A federal judge hit pause on a new law requiring businesses to surrender intoxicating hemp-derived products to the Virgin Islands government Wednesday amid a lawsuit from one retailer who claimed that the government raided its store and confiscated $18,000 worth of products nine months before the law was even enacted.
U.S. District Court Chief Judge Robert Molloy granted a temporary restraining order to Homegrown Bar and Grill and prohibited the government from enforcing a section of the law — approved by the 36th Legislature and signed by Gov. Albert Bryan Jr. last month — for two weeks. The section in question required businesses to surrender inventory for products containing:
-Tetrahydrocannabinolic acid (THCA);
-Delta-6 tetrahydrocannabinol;
-Delta-8 tetrahydrocannabinol;
-Delta-10 tetrahydrocannabinol; and
-any other intoxicating cannabinoid products
According to Wednesday’s order, parties in the lawsuit have until March 5 to submit witness and exhibit lists to the court and a hearing is scheduled for March 11 on St. Thomas.
Homegrown’s lawsuit claimed that the St. Thomas business possessed a valid license from the V.I. Licensing and Consumer Affairs Department at the time it was raided in April 2025 and that the new law failed to provide a mechanism for compensating retailers who surrender their inventories. Molloy wrote that Homegrown met the standard for a restraining order by showing that the seizure “lacks a lawful basis” and that being forced to surrender the remainder of its inventory could put the retailer out of business altogether.
Homegrown’s attorney, Robert Leycock, argued that the seizure and section of the law mandating surrender violate the Fifth Amendment’s “Taking Clause,” which prohibits the government from confiscating private property for public use. After noting that the restraining order would place a relatively small burden on the government, Molloy found that public interest weighed in favor of an injunction because the case “involves substantial constitutional rights.”
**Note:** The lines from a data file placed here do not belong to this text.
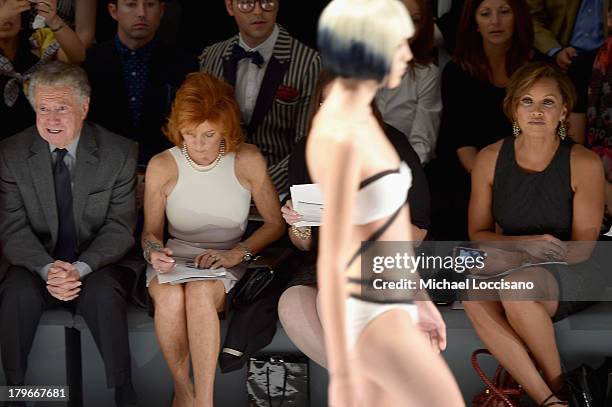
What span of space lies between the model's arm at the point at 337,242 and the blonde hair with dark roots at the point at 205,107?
1.23m

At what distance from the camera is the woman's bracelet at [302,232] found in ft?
12.9

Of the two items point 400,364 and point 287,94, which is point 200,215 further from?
point 400,364

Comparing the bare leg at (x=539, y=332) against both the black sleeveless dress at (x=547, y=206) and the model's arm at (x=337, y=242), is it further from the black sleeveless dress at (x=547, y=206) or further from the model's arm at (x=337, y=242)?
the model's arm at (x=337, y=242)

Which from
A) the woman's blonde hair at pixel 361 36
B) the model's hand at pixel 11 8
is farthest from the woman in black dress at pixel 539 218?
the model's hand at pixel 11 8

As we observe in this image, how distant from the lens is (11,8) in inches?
167

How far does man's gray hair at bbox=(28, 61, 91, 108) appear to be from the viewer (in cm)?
398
Gov. Albert Bryan Jr. signed a law legalizing medicinal marijuana use in 2019, and he attempted to expand it to include sacramental use — and generate more tax revenues — less than a year later. The 34th Legislature approved recreational cannabis use for adults in the last days of 2022, and Bryan signed the measure into law the following month. Joanne Moorehead, director of the V.I. Cannabis Regulation Office, told the Source last month that there are people in the territory who have been authorized by OCR to possess and grow marijuana.
“At this time, there are no legal sales of cannabis in the territory,” she said. “Depending on the law school that they went to and depending on the attorney, I’ve heard different arguments about what that means for others who possess it, and are not registered medical patients, for example.”
She added that the issue will likely be decided by the courts.